Troubleshooting CrewAI Platform MCP Server with LangChain
Common issues when connecting CrewAI Platform to LangChain through the Vinkius, and how to resolve them.
MultiServerMCPClient not found
pip install langchain-mcp-adaptersCrewAI Platform + LangChain FAQ
Common questions about integrating CrewAI Platform MCP Server with LangChain.
How does LangChain connect to MCP servers?
langchain-mcp-adapters to create an MCP client. LangChain discovers all tools and wraps them as native LangChain tools compatible with any agent type.Which LangChain agent types work with MCP?

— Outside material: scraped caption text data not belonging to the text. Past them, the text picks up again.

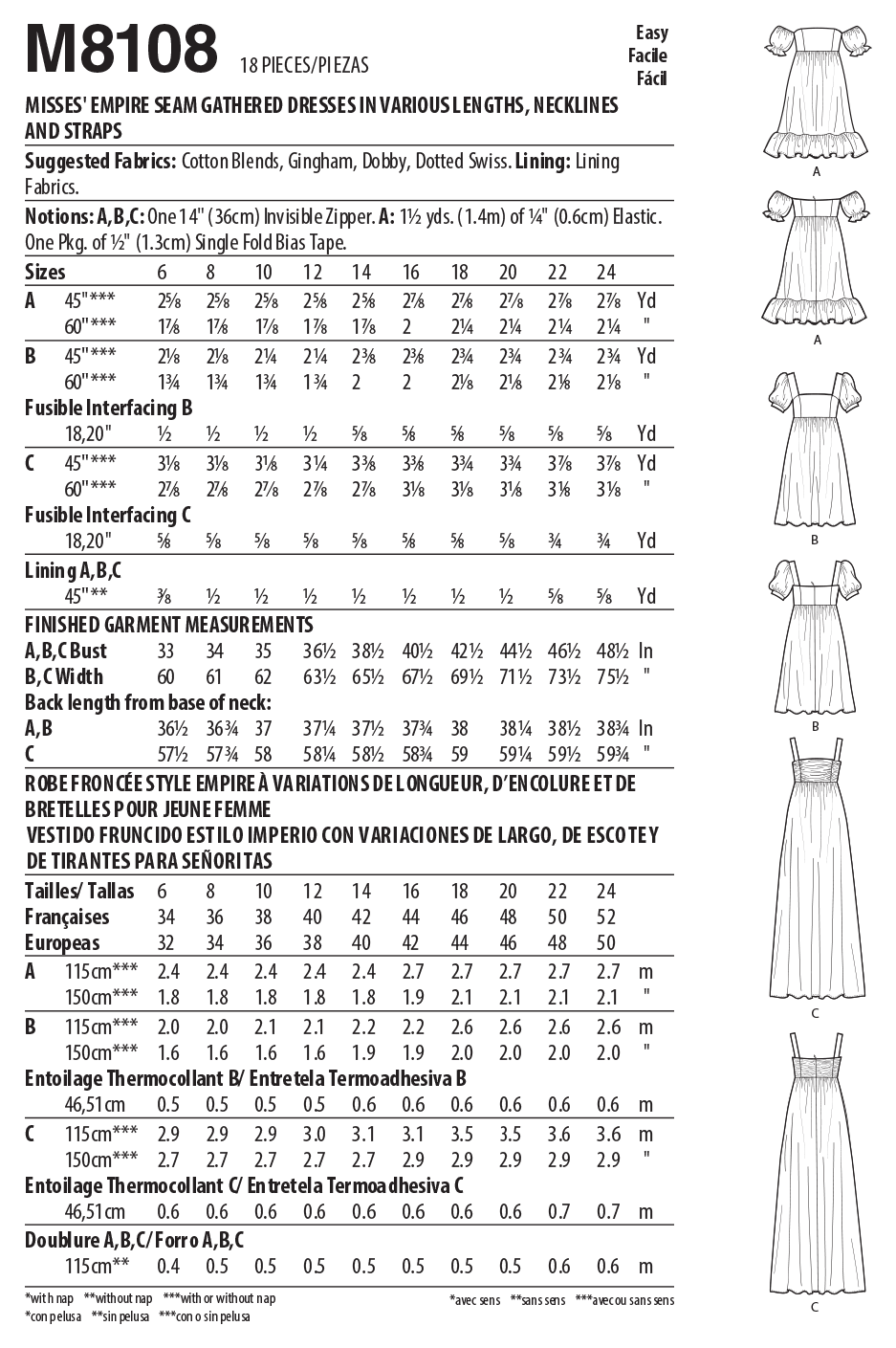 empire seam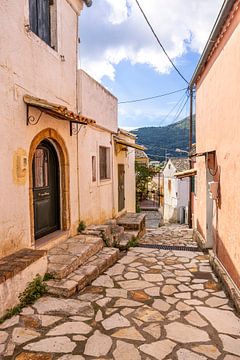 Narrow street in Old Perithia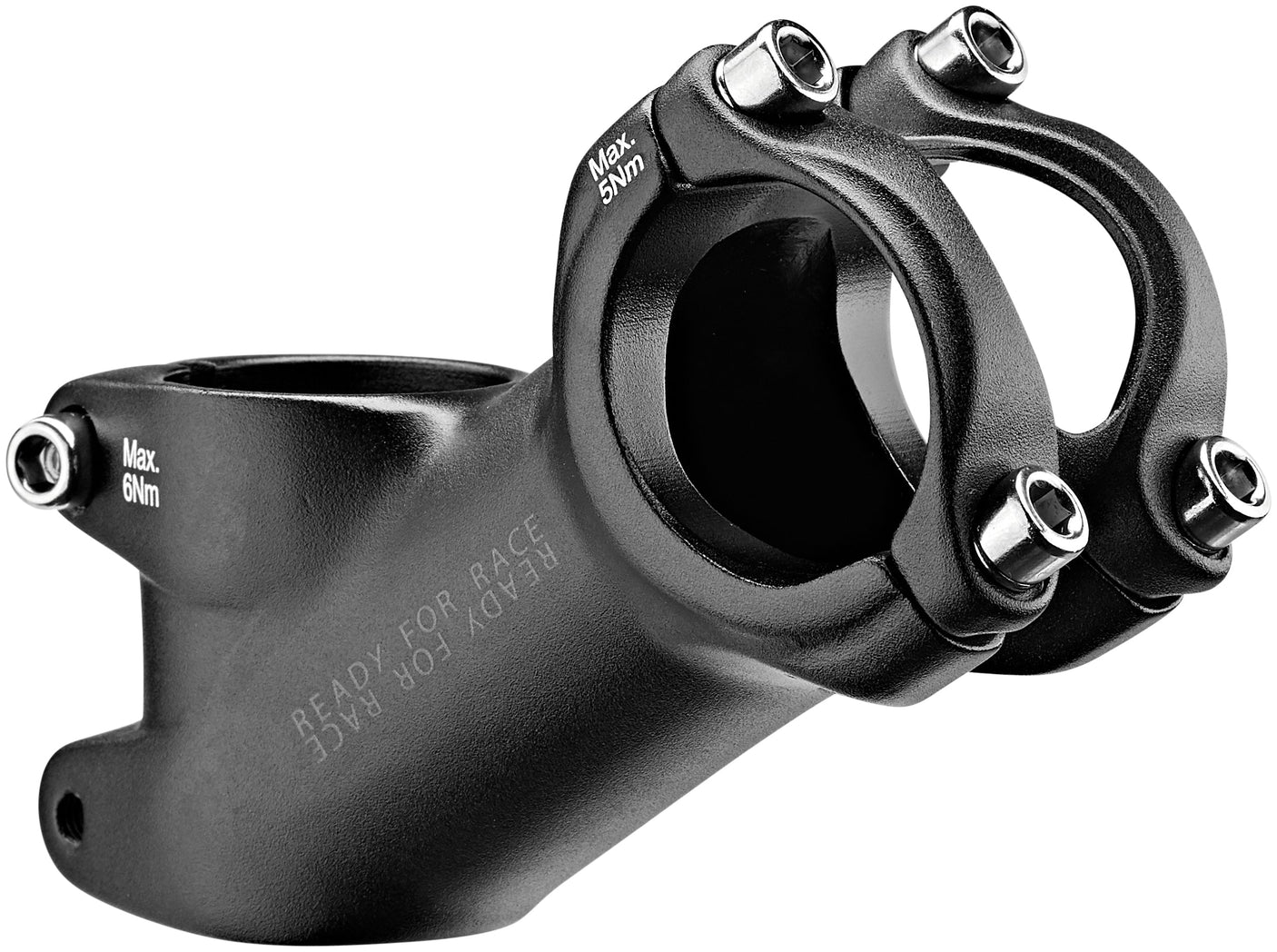 RFR CMPT Stuurpen Ø31,8mm 35° zwart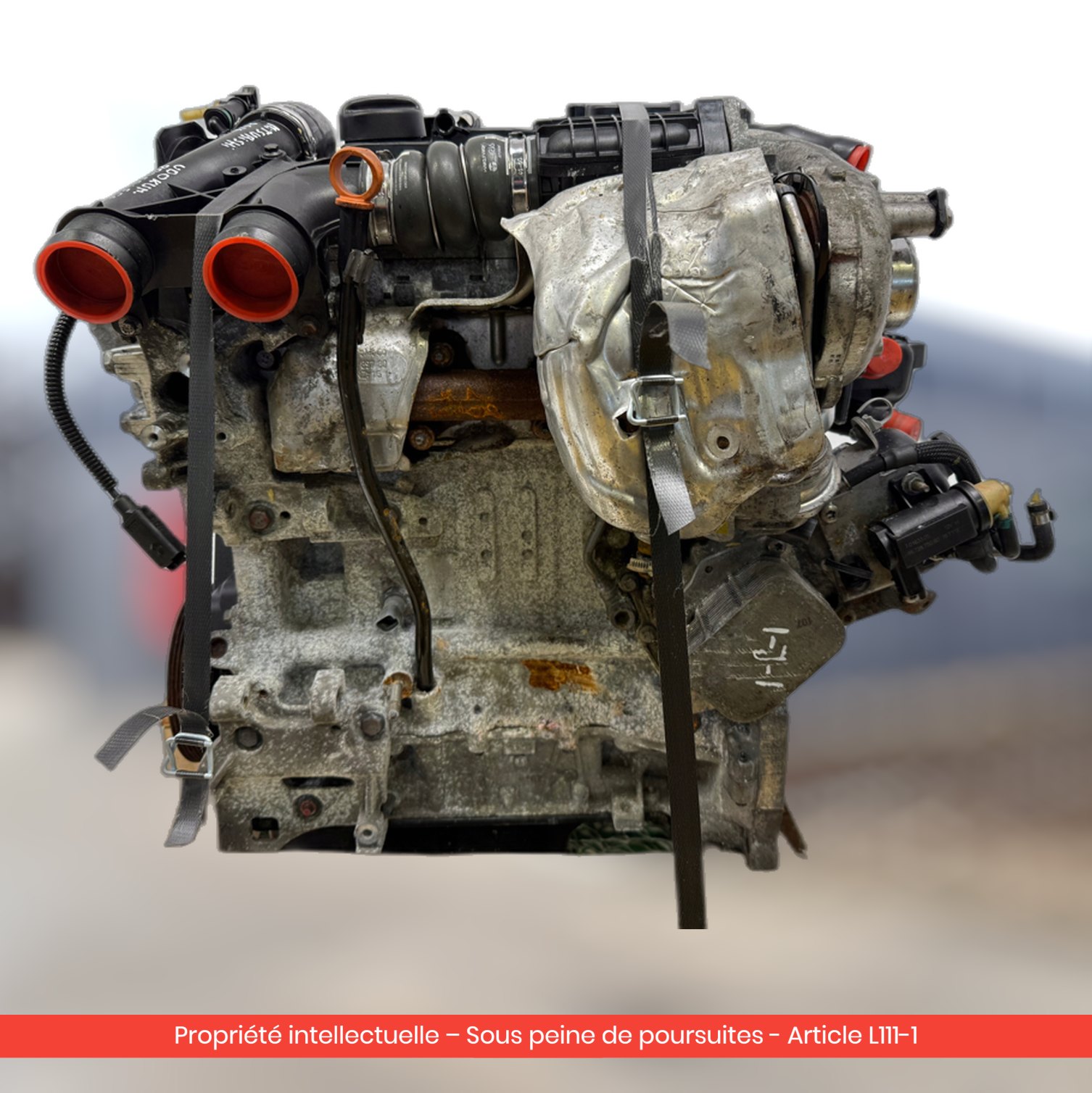 Moteur Mitsubishi ASX III / Citroën / Peugeot Ehdi 9HD 9H05 — occasion
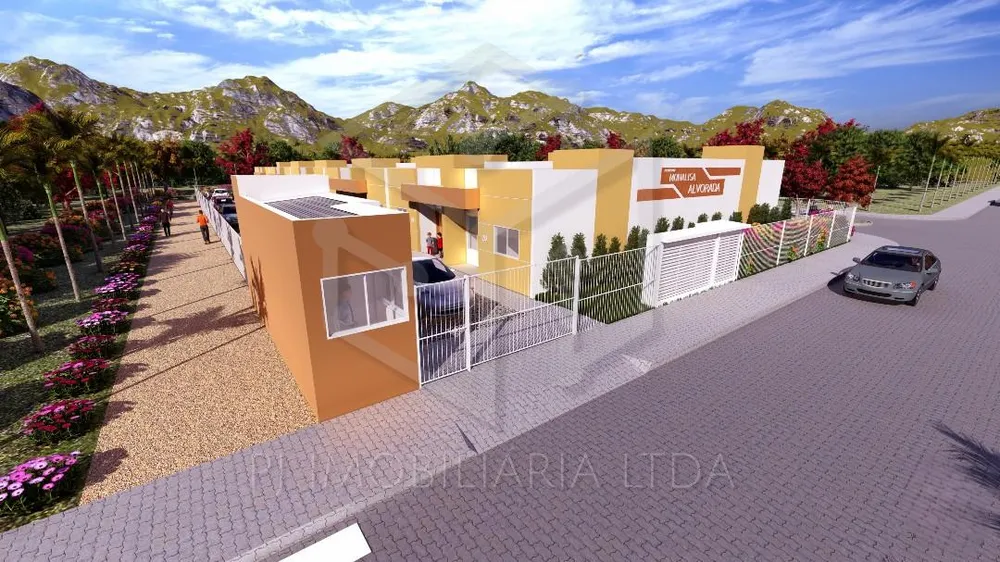 Casa, 2 quartos, 48 m² - Foto 2
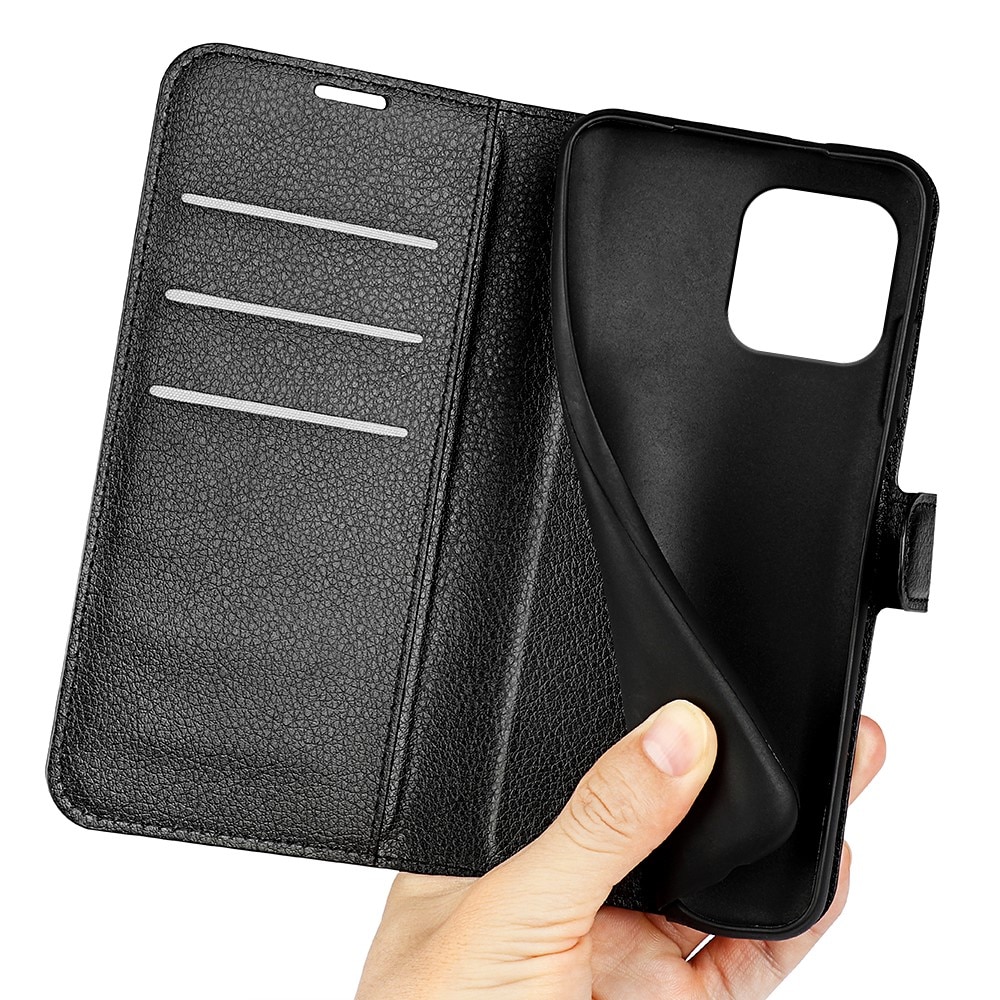 iPhone 15 Handytasche schwarz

Can I trace MCP tool calls in LangSmith?
Connect CrewAI Platform with your favorite client
Step-by-step setup guides for every MCP-compatible client and framework:
Anthropic's native desktop app for Claude with built-in MCP support.
AI-first code editor with integrated LLM-powered coding assistance.
GitHub Copilot in VS Code with Agent mode and MCP support.
Purpose-built IDE for agentic AI coding workflows.
Autonomous AI coding agent that runs inside VS Code.
Anthropic's agentic CLI for terminal-first development.
Python SDK for building production-grade OpenAI agent workflows.
Google's framework for building production AI agents.
Type-safe agent development for Python with first-class MCP support.
TypeScript toolkit for building AI-powered web applications.
TypeScript-native agent framework for modern web stacks.
Python framework for orchestrating collaborative AI agent crews.
Leading Python framework for composable LLM applications.
Data-aware AI agent framework for structured and unstructured sources.
Microsoft's framework for multi-agent collaborative conversations.
Connect CrewAI Platform to LangChain
Get your token, paste the configuration, and start using 10 tools in under 2 minutes. No API key management needed.